Because of the cost of living, many of the artists and creatives — the folks who add to the colorful character of the city — have moved out. Many of my friends continue to question how long to stay here and when would be the right time to move to a more affordable city. Given all these changes, within the city and within myself, it seems almost natural that my heart would be open to somewhere new.

A New City

At the end of January, I visited New Orleans, a city I haven't been to in nearly 20 years. For the first time in a very long time, this trip reminded me of what it felt like to fall in love with a new place. 

I spent my first evening in the Garden District, and I was in awe as I strolled the streets lined with beautiful historical homes. They reminded me how I felt when I first discovered San Francisco. I was taken aback by the warm hospitality. When I got off the plane and two women smiled broadly at me and gave me a warm "Hello." And, then there's the food that I love — from the jambalaya to the crawfish étouffée to the gumbo. When we were kids, my uncle sent us crawfish from Louisiana because he knew how much we loved it. 

For me New Orleans is more than a creole town; it is also a place that holds a special place in my heart from childhood and where I first developed an understanding of Vietnamese community.

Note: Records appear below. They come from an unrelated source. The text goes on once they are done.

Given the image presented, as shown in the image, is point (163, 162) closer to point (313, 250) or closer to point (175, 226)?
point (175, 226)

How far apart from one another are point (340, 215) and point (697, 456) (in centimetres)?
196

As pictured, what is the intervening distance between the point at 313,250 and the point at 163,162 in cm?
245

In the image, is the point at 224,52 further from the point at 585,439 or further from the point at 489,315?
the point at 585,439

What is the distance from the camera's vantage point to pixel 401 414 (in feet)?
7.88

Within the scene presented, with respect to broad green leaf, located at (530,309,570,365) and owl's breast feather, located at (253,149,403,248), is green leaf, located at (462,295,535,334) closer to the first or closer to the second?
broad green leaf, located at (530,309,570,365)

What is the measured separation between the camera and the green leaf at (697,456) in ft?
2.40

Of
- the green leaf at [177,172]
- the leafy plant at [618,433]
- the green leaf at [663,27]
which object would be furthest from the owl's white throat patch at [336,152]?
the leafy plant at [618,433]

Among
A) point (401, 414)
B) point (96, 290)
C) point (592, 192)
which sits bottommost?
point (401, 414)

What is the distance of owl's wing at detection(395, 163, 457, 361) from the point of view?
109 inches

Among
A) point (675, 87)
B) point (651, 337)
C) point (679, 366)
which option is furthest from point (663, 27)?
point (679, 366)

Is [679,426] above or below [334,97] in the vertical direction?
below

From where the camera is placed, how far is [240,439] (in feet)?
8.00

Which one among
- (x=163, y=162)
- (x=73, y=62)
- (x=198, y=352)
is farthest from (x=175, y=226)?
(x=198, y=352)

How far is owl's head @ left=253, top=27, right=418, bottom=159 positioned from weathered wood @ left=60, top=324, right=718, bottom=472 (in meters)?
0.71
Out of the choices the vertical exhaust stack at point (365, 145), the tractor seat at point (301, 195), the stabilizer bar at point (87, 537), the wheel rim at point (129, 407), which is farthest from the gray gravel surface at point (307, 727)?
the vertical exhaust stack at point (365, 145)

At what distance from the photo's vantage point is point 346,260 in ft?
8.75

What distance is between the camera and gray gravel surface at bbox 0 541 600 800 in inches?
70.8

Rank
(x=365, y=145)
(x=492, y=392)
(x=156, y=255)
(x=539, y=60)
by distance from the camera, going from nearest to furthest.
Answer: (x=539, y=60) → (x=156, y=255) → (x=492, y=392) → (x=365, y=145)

New Orleans is home to a large Vietnamese population, over 14,000 people of Vietnamese origin have made their home there. My cousins grew up in New Orleans, so every summer when I was in junior high and high school on our way to summer vacation, we would stop in New Orleans and pick up my cousins before heading Florida. My aunt and uncle owned a pharmacy in a strip mall with all Vietnamese stores and restaurants; something I had certainly never experienced growing up in Indiana. I still remember my uncle taking me to eat beef pho, a traditional Vietnamese noodle soup, very early in the morning for breakfast and asking him why Vietnamese people ate such a heavy soup for breakfast.

Returning to New Orleans after all these years certainly reinvigorated something in me. It reminded me of that special feeling of falling in love with a city, while also remembering parts of my childhood.

I'm not quite sure how my newly found love for this city, or my current relationship with San Francisco, will evolve. I don't foresee myself moving to New Orleans, but at the very least it reminded me of what it's like to fall in love with a city. Perhaps, that experience will inspire me to somehow see San Francisco with fresh eyes and forge a new relationship with an acceptance of how the city has grown and changed.